Lesson 7: Regularly adapt IEC content and approaches to the target audiences and the intervention context. Interventions aimed at mobilizing communities are carried out over time during which the acquisition of knowledge evolves within the beneficiaries. Thus, regular updating of content and approaches promotes greater effectiveness of these interventions.
R-1: 1. That KFM, in collaboration with the other GAC divisions concerned and with the health authorities of partner countries, develop a programming framework specific to the health sector.
R-2: 2. That KFM, on the recommendation of the host country’s health authorities, identify priority intervention locations for projects in their country based on the nature of the program’s support, the other actors present and Canadian technical expertise.
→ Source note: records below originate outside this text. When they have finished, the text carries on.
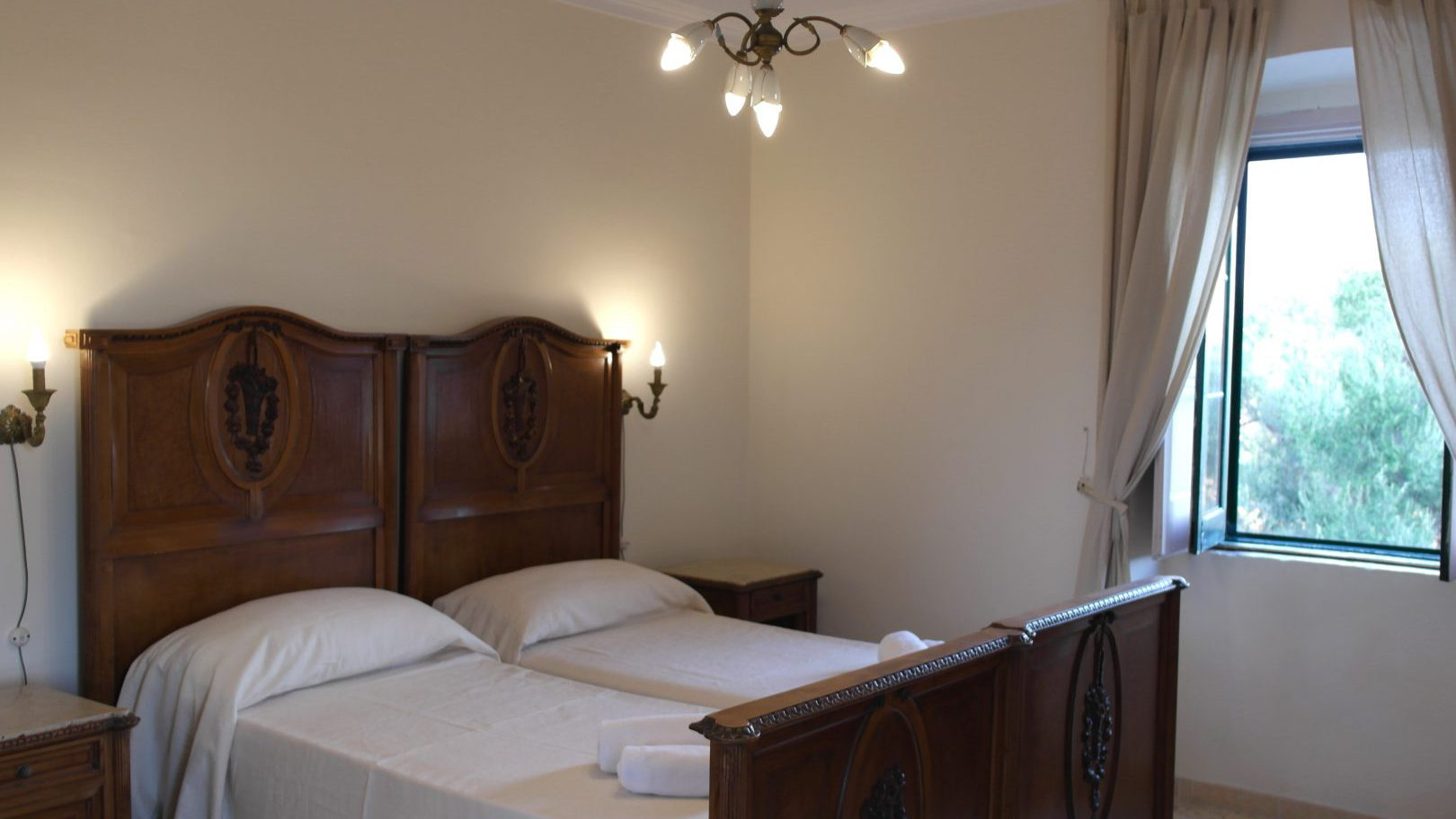 Large bedroom with twin beds in Masseria Bellavista Ostuni Vacation holiday rental villa in Puglia with pool and seaview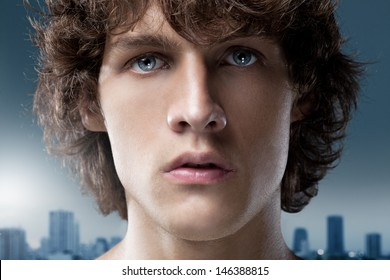 Blue-eyed young man in front of the outline of a big city.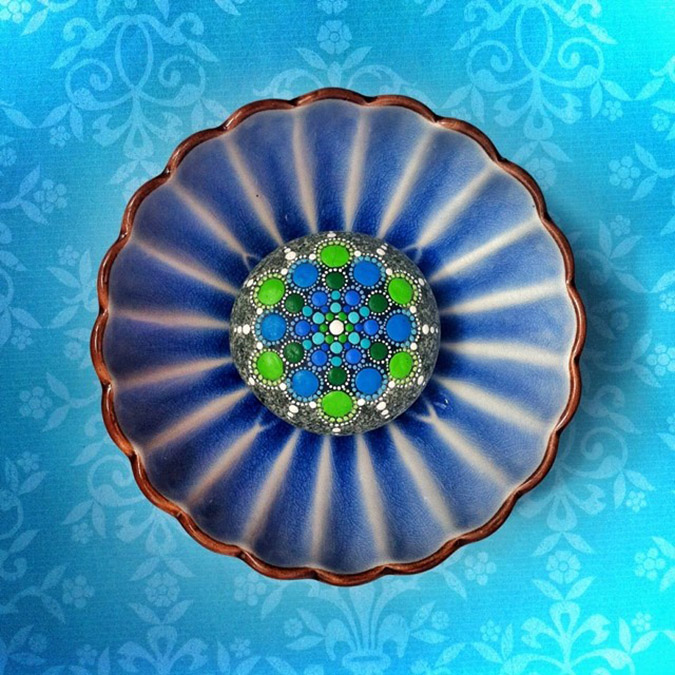 mandala stones placed in decorative plate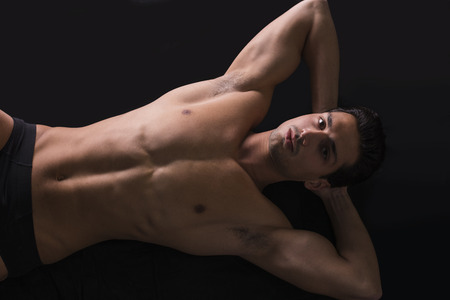 latin man: Handsome latin young man on floor, wearing only underwear. Muscular build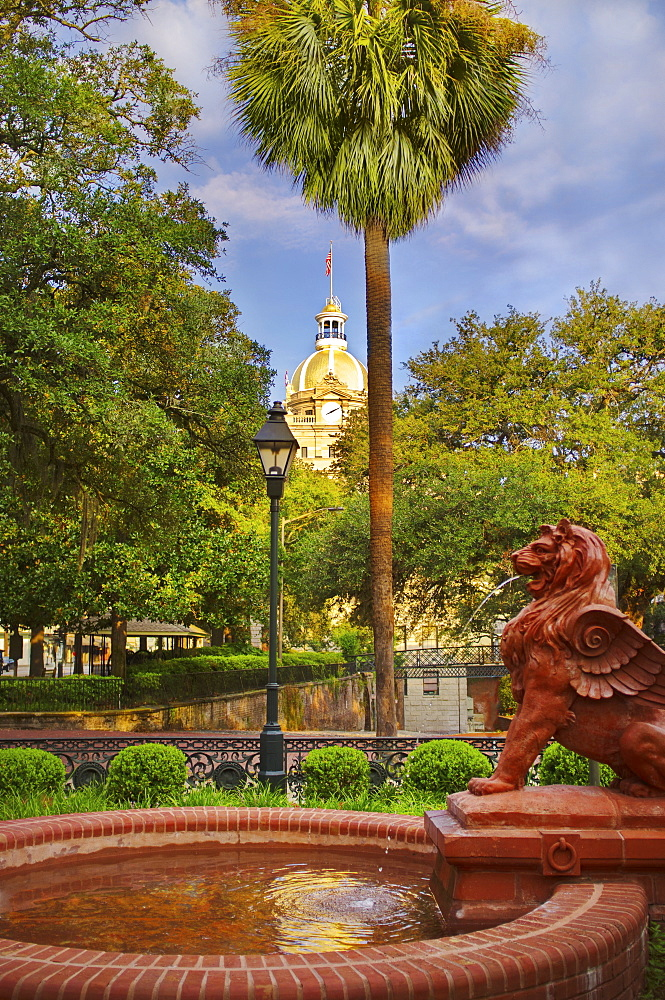 USA, Georgia, Savannah, Fountain in park with dome of City Hall in background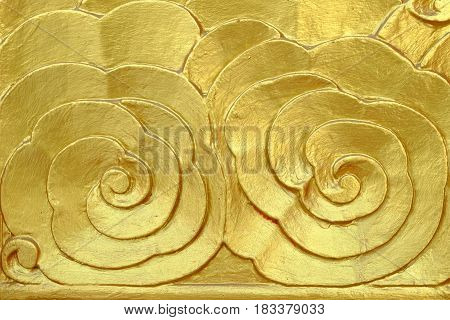 Gold Carved on Thai Temple Door Background.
R-3: That KFM, through project management structures, make Canadian and national partners accountable in terms of identifying, implementing and achieving project results. This means implementing formal agreements between stakeholders to make them more accountable for outcomes, while giving them the flexibility they require to adapt their interventions to evolving contexts and emerging needs.
R-4: That KFM require projects to incorporate an explicit theory of change that serves as a basis for their action and determines the factors at play, as well as their dynamics in achieving major outcomes.
R-5: That KFM ensure that projects have an explicit and complete gender equality strategy, that this strategy is rooted in a gender‑based analysis, and that it contains specific gender equality results in the logic models and corresponding indicators in the performance measurement framework.
R-6: That KFM ensure that implementing agencies have, on their project team, expertise in health systems governance.
R-7: That KFM realistically set out its expectations and requirements with regard to the sustainability of results when calls for proposals are launched or no later than when project implementation plans (PIP) are being developed, and that KFM inform national partners of the duration and continuity of its commitment to them.
R-8: That KFM conduct an impact evaluation on the effects that awareness and training activities supported by MNCH projects in Haiti have had on behavioural changes among target beneficiaries.